Data for this task:

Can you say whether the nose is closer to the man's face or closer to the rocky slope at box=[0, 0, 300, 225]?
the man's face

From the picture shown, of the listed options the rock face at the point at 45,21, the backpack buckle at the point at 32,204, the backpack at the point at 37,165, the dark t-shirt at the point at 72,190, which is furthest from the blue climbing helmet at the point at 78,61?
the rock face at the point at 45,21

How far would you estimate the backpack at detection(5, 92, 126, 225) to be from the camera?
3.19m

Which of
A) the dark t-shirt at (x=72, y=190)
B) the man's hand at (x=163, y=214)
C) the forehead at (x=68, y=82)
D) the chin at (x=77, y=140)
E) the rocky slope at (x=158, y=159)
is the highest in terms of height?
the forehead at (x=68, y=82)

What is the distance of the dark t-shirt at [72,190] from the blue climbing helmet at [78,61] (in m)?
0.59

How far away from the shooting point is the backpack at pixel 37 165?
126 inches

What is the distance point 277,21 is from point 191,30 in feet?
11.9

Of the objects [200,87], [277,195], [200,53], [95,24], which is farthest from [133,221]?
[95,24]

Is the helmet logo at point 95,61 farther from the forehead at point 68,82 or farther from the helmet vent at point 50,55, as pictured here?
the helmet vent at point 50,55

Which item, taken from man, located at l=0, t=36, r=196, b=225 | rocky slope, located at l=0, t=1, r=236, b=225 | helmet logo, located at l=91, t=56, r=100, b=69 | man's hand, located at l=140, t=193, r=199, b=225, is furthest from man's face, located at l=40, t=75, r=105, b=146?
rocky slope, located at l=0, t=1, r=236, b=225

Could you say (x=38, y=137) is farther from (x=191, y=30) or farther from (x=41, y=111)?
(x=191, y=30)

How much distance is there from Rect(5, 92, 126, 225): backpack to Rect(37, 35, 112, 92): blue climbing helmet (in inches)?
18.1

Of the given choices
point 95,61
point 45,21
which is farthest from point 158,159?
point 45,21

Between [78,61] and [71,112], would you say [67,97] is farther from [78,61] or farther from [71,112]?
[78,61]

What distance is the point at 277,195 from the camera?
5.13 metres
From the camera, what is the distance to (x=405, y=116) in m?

Given instruction:
Print all of the material above word for word, keeping every line unchanged and in the same order.

Output below:
Can you say whether the nose is closer to the man's face or closer to the rocky slope at box=[0, 0, 300, 225]?
the man's face

From the picture shown, of the listed options the rock face at the point at 45,21, the backpack buckle at the point at 32,204, the backpack at the point at 37,165, the dark t-shirt at the point at 72,190, which is furthest from the blue climbing helmet at the point at 78,61?
the rock face at the point at 45,21

How far would you estimate the backpack at detection(5, 92, 126, 225) to be from the camera?
3.19m

Which of
A) the dark t-shirt at (x=72, y=190)
B) the man's hand at (x=163, y=214)
C) the forehead at (x=68, y=82)
D) the chin at (x=77, y=140)
E) the rocky slope at (x=158, y=159)
is the highest in terms of height?
the forehead at (x=68, y=82)

What is the distance of the dark t-shirt at [72,190] from the blue climbing helmet at [78,61] (in m)?
0.59

How far away from the shooting point is the backpack at pixel 37 165?
126 inches

What is the distance point 277,21 is from point 191,30 in feet?
11.9

Of the objects [200,87], [277,195], [200,53], [95,24], which is farthest from [133,221]?
[95,24]

Is the helmet logo at point 95,61 farther from the forehead at point 68,82 or farther from the helmet vent at point 50,55, as pictured here?
the helmet vent at point 50,55

Which item, taken from man, located at l=0, t=36, r=196, b=225 | rocky slope, located at l=0, t=1, r=236, b=225 | helmet logo, located at l=91, t=56, r=100, b=69 | man's hand, located at l=140, t=193, r=199, b=225, is furthest from man's face, located at l=40, t=75, r=105, b=146?
rocky slope, located at l=0, t=1, r=236, b=225

Could you say (x=38, y=137) is farther from (x=191, y=30) or farther from (x=41, y=111)?
(x=191, y=30)

How much distance is there from Rect(5, 92, 126, 225): backpack to Rect(37, 35, 112, 92): blue climbing helmet (in inches)?
18.1

Of the given choices
point 95,61
point 45,21
which is farthest from point 158,159?
point 45,21

Between [78,61] and [71,112], would you say [67,97] is farther from [78,61] or farther from [71,112]?
[78,61]

What distance is the point at 277,195 from the camera?
5.13 metres
From the camera, what is the distance to (x=405, y=116) in m?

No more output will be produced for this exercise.